What’s Your Name? Who’s Your Daddy?

I’m in the middle of coming up with a name for my evil (bwahaha) character.  It’s taken me much longer than I’d anticipated, but I am loving the process.  Most of the time, names come to me pretty easily.  When I need a little help (especially if I want the name to reflect the character’s heritage), I first refer to Sherrilyn Kenyon’s Character Naming Sourcebook.  I like it because it sorts surnames and first names (along with their meanings) by country of origin.  I like the book because many of the names listed are based on names in legend, and I use those names to search the internet for other names associated with those legends.  The cool thing about researching legends is that so many of them overlap cultures; so there is usually a plethora of names (and idea-inspiring tales) associated with a particular legend; and of course there are the parents and children of the legend that have stories of their own.   Usually a few short days of research yields a short list of both first and last names that sound both poetic and mean something (at least to me). 

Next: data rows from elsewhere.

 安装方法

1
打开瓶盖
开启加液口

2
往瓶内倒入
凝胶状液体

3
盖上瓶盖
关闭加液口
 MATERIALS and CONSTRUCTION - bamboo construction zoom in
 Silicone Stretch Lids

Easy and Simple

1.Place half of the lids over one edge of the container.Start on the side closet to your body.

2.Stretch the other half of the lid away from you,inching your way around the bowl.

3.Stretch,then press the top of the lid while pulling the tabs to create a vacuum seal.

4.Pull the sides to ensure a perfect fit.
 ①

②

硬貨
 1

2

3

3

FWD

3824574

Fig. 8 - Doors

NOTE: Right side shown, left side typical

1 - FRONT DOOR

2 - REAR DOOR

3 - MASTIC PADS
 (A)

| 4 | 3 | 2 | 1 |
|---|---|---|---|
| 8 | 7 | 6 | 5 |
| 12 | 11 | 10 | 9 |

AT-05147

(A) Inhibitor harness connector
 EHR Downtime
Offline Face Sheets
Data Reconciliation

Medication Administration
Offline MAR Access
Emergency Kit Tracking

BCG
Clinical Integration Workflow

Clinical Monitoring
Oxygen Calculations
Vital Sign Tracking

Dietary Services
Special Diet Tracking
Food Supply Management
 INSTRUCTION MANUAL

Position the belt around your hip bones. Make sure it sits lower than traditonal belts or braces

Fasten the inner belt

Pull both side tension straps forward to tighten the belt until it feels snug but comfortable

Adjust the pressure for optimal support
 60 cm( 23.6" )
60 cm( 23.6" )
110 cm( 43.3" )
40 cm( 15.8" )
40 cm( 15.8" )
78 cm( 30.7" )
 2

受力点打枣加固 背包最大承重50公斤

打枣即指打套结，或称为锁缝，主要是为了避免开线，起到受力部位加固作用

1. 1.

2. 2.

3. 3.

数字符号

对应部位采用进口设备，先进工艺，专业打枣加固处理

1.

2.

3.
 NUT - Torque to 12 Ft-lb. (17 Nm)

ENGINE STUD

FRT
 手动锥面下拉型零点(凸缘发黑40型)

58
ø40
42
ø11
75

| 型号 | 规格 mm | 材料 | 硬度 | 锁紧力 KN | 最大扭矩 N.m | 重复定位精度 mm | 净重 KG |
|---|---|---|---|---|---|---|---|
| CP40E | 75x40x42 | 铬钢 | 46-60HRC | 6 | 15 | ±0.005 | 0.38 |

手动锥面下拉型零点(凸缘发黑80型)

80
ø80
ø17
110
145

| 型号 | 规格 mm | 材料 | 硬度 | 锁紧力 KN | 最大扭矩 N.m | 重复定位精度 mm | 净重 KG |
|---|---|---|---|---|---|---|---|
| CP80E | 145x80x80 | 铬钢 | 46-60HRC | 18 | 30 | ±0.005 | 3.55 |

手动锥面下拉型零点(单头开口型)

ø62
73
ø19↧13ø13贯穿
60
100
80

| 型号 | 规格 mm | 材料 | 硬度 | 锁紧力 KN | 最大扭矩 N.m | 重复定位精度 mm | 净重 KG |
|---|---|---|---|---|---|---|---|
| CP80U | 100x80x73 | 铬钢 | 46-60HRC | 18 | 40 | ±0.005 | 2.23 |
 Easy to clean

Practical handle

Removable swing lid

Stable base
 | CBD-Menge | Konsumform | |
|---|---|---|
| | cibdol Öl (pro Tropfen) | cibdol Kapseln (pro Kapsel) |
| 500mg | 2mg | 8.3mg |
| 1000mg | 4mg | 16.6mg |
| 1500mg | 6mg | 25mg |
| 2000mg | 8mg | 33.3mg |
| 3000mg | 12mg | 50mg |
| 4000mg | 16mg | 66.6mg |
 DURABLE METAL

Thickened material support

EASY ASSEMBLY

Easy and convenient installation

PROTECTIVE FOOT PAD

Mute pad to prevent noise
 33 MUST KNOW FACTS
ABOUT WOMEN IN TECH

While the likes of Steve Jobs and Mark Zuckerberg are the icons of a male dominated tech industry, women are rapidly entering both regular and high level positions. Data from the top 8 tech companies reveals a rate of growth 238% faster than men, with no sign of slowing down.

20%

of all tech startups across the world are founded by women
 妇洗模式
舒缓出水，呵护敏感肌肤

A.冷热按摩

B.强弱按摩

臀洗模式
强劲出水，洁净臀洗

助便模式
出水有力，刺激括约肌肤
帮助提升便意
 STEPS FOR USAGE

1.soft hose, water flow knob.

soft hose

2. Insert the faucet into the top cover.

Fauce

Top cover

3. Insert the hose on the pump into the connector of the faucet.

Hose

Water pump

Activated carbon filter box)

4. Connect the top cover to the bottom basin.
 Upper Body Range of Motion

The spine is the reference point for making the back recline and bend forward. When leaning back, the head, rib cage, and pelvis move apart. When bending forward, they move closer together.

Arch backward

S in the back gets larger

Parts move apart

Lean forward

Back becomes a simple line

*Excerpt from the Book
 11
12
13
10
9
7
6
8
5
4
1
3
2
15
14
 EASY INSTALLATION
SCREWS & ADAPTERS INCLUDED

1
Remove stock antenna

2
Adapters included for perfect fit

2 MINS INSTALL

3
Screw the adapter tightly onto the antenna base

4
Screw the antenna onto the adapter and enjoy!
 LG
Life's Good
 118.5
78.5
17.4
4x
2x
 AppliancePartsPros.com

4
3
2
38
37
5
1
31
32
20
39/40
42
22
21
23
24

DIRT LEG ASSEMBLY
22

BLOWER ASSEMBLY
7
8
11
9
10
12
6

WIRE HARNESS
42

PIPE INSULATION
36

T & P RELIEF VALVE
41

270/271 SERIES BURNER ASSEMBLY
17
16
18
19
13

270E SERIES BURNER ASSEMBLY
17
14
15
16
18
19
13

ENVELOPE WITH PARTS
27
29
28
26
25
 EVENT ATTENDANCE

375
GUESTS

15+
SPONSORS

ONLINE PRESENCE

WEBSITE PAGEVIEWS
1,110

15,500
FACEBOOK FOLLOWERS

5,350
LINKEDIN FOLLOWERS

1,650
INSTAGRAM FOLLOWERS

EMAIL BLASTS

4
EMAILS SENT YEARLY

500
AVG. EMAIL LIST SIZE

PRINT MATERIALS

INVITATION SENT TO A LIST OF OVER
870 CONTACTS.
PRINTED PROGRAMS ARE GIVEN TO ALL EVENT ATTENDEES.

Once I have my short list of names, I say the first and last names aloud to see how they sound.  I want names that sound good when spoken.  I often find that I may love the way a name is written, but that it doesn’t sound the same in my head as it does when I say it out loud.  When that happens, I’ll either change the spelling of the name, or rule it out completely. 
Once I’ve narrowed the selection down to one or two names that sound good, I go through the alphabet, looking for rhymes (like the banana game) on the first and last name.  Believe it or not, this step often makes the final determination for me on the name, because it shakes out other famous character names that I might have unconsciously modeled this character after.  In the Fate book, I had completed the entire first draft of the story before I realized that my main character’s name sounded too much like another famous character’s.
The final check I do is on the internet.  I look up this character name under several of the major search engines, looking for other names or context for the name.  For example, I had a character name (in this case, Merrick) in mind that I thought was perfect, until I did an internet search on the name found literally pages of entries for all kinds of companies and literary characters that had the same name.  Since I didn’t want to worry about conflicts or having my character associated with the characters of other stories, I chose a different name. 
  In the case of my afore-mentioned evil character, I had the name of an already infamous (and unique) character that I couldn’t get out of my head.  A few days of internet searching on words and images that reminded me of that name led me down an unexpected avenue that not only yielded a rich source of new character names, but  several ideas for new characters and an additional subplot or two.  Bwahaha indeed.